My gesso board still hasn't recovered properly, even after stashing it on the car dashboard all day while at work. I'll give it another try tomorrow but I have no great expectations. So it's soon to be another background job and I'm actually looking forward to another meditative exercise.

Tuesday, August 2, 2011

Test Colors for Lily

This exercise is about developing form as much as it is about colors. It was a busy night so I only got in a few preliminary layers but I did learn about brush handling. My fine-tipped Series 7's can certainly lay down a fine line and yet can behave like knife edges, cutting up the tempera if I absentmindedly go over a wet surface. Spreading the bristles with my fingertips to create a flat works very well. Perhaps I should look around for a few flat synthetics for a try.



And please do check out a most heart-warming post published this evening on the NESBA blog. Botanical art at its best, I think.

Monday, August 1, 2011

Building a Foreground

I'm thinking of using this lily for the foreground image. I photographed it yesterday, printed in on the b/w laser, transferred the outline, and dropped in a  bit of shading. I'm trying to become familiar with it in tone. Soon I'll start work on the color mixes.

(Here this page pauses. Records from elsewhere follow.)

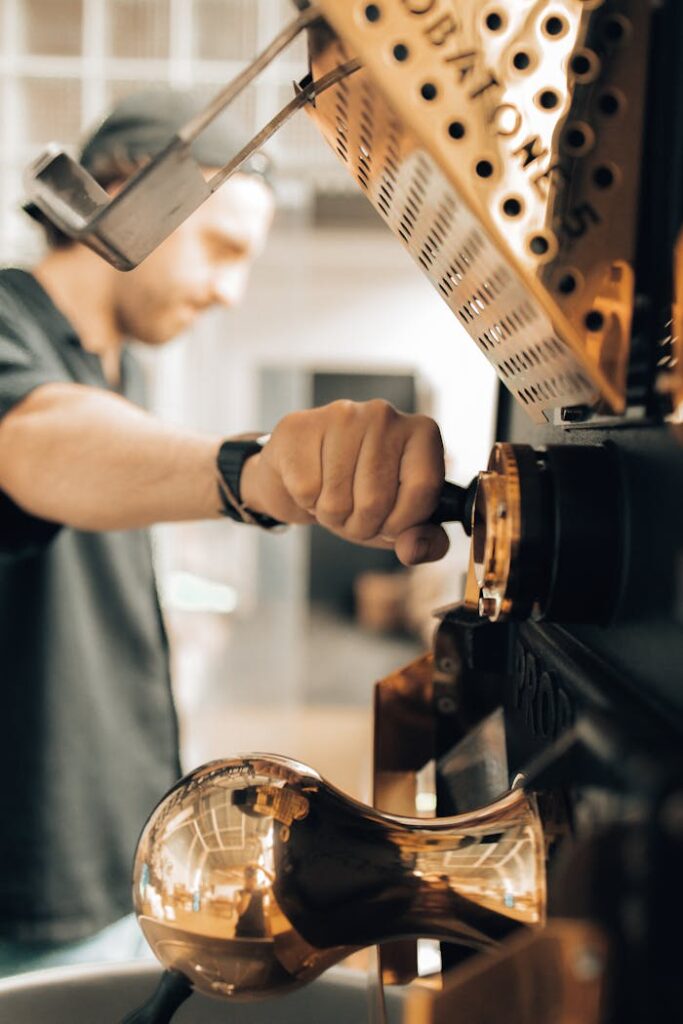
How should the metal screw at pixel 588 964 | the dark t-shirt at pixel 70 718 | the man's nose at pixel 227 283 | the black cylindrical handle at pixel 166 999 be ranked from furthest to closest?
the man's nose at pixel 227 283
the dark t-shirt at pixel 70 718
the black cylindrical handle at pixel 166 999
the metal screw at pixel 588 964

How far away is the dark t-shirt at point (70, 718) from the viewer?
121cm

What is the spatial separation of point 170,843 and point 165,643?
103cm

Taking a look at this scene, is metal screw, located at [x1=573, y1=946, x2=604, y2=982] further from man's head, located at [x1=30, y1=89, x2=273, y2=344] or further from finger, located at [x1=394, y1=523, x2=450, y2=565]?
man's head, located at [x1=30, y1=89, x2=273, y2=344]

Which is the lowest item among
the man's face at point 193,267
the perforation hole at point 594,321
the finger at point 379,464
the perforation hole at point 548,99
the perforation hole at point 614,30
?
the finger at point 379,464

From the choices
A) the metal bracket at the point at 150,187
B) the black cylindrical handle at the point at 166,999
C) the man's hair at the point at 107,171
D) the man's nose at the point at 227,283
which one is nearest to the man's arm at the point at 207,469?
the metal bracket at the point at 150,187

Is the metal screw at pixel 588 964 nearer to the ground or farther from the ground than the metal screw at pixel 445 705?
nearer to the ground

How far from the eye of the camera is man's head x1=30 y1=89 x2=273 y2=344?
55.6 inches

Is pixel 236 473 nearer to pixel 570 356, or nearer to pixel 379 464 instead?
pixel 379 464

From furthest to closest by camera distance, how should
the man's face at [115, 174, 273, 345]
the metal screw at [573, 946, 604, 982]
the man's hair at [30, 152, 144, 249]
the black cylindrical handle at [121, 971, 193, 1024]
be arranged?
the man's face at [115, 174, 273, 345], the man's hair at [30, 152, 144, 249], the black cylindrical handle at [121, 971, 193, 1024], the metal screw at [573, 946, 604, 982]

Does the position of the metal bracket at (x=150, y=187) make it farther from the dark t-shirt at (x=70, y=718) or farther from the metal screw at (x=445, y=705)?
the dark t-shirt at (x=70, y=718)

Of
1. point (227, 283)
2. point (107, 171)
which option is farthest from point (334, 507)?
point (227, 283)

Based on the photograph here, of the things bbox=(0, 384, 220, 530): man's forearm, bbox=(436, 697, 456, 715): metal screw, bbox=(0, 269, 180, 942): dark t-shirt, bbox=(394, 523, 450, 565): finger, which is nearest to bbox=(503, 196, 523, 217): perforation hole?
bbox=(394, 523, 450, 565): finger

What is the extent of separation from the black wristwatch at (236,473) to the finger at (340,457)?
170 millimetres

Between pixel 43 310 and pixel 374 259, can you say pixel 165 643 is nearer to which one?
pixel 43 310
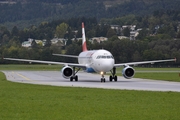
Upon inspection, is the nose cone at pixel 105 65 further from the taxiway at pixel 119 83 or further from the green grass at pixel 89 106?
the green grass at pixel 89 106

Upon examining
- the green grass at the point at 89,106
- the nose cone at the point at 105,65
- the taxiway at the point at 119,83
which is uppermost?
the nose cone at the point at 105,65

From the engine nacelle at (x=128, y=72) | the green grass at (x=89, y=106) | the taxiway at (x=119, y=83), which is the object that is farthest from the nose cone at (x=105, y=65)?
the green grass at (x=89, y=106)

I've run into a bit of trouble with the gesso board. The surface is a bit less smooth than I'd optimally expect. It may have been too eggy a mix late last night, or possibly that the egg was getting old. I dropped on a few more layers this evening with a fresh egg and it seemed to improve a bit before reverting. I'm going to let it sit while I turn to lily work. If in a few days it's still not where I want it to be, I'll simply start another background and let that one rest. No worries, I have plenty of boards and this is a great learning experience.